In various applications, it is necessary to bond diamond, polycrystalline diamond compacts, or other superabrasives such as polycrystalline cubic boron nitride to a metal or matrix support. An uncoated superabrasive can be mechanically bonded to a matrix by surrounding and partially encapsulating it in the matrix material. However, such mechanical bonding decreases the cutting efficiency of the tool due to the limited exposure of the cutting element, and is prone to loss of the cutting element as the matrix abrades away during use.
Diamonds and polycrystalline diamonds ("PCD"s) have been coated with carbide forming metals in order to assist bonding with supporting matrices by forming chemical bonds there between. For example, diamond has been coated with tungsten to facilitate bonding to a backing such as an infiltrated tungsten carbide matrix as is disclosed in U.S. application Ser. No. 095,054, filed Sept. 15, 1987, assigned to the present assignee and incorporated herein by reference. The coated PCD is typically placed in a mold with a powder or particles of the matrix material. Common matrix materials include, for example, tungsten carbide, cemented tungsten carbide, tungsten powder, iron powder, iron alloy powder or cast tungsten carbide, which is a eutectic of tungsten monocarbide (WC) and ditungsten carbide (W.sub.2 C). A binder infiltrant, usually a copper based alloy, is melted and infiltrated through the matrix powder at temperatures between 1000.degree.-1200.degree. C. Upon cooling, the infiltrant bonds the matrix particles together and also bonds to the metal coating of the PCD. The binder typically occupies 30-50% by volume of the matrix.

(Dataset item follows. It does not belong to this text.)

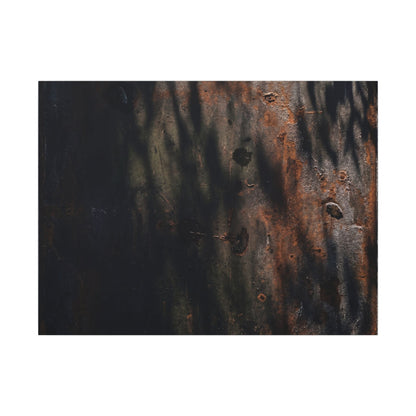 Rust Patina Shadow Zen Canvas Art | Luxurious Dark Japandi Art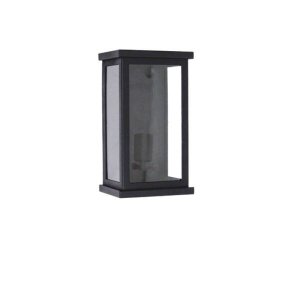 Arandela Externa Retangular 30cm Malaga Vidro Transparente Preta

It has been found that many metal coated PCD's bonded to infiltrated matrices have exhibited cracking at the diamond-coating interface and within the body of the PCD. It is believed that this is caused by the stress between the PCD and the infiltrated matrix body which occurs during cooling as a result of the different thermal expansion rates of the PCD and the matrix. Such cracks are typically parallel to the PCD-matrix interface and in some cases may include said interface. These cracks can later intersect with cracks caused by the stresses of actual use, thereby resulting in the premature loss of the PCD in the field.

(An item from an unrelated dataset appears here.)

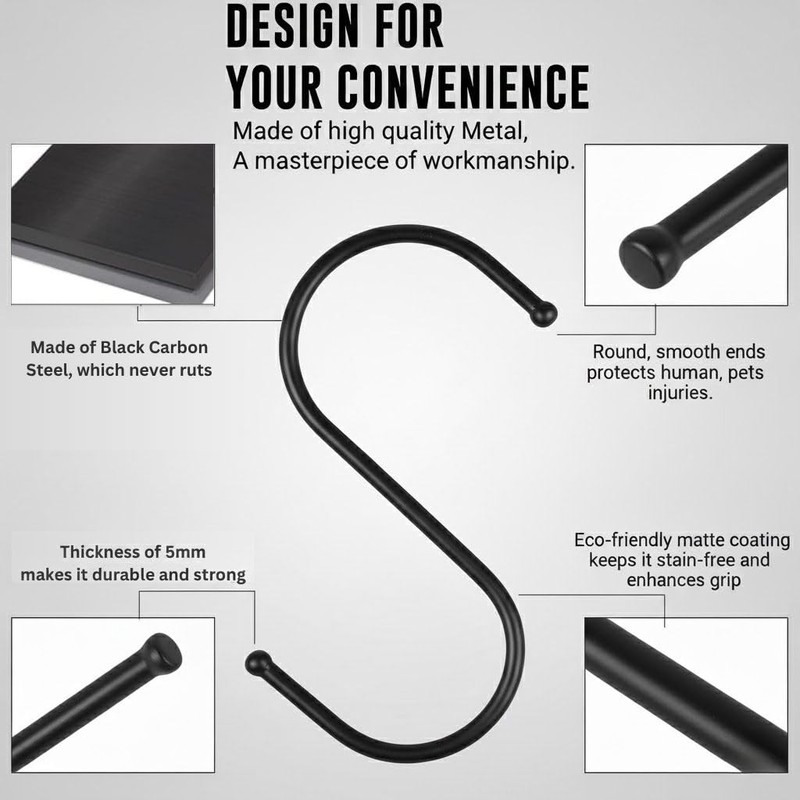 30 Pack Black S Hooks for Hanging Plants, Metal Hooks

A micrograph of a prior art tungsten coated PCD bonded to a matrix support is shown in FIG. 1. In particular, FIG. 1 shows a GE 2164 polycrystalline diamond 31, produced by the General Electric Co. under the trademark "Geoset", having a CVD applied tungsten coating which is 10 microns thick. Cracking is particularly a problem with larger size porous temperature stable PCD's ("TSPCD's") such as the GE 2164. The TSPCD 31 was infiltration-bonded to a cast tungsten carbide matrix using a copper based infiltration alloy having a solidus temperature of 1650.degree. F. (900.degree. C.). A thermally induced crack 29, shown in FIG. 1, is illustrative of the type of cracking which can occur during cooling after a metal coated PCD is bonded to a matrix.
The differential shrinkage occurring during this cooling process has been estimated. A typical matrix consisting of cast tungsten carbide powder and a copper based alloy shrinks 10.times.10.sup.-3 in./in. in cooling to room temperature from a solidus of 1650.degree. F. The diamond shrinks an estimated 2.7.times.10.sup.-3 in./in. The difference between these is 7.3.times.10.sup.-3 in./in. or approximately 0.7%. Therefore, it is believed that differential shrinkage values of less than approximately 0.7% are required to prevent cracking upon cooling after the PCD has been bonded to the matrix. In accordance with the present invention, polycrystalline diamond and other superabrasive or wear-resistant materials are coated with multiple metal layers in order to prevent such cracking.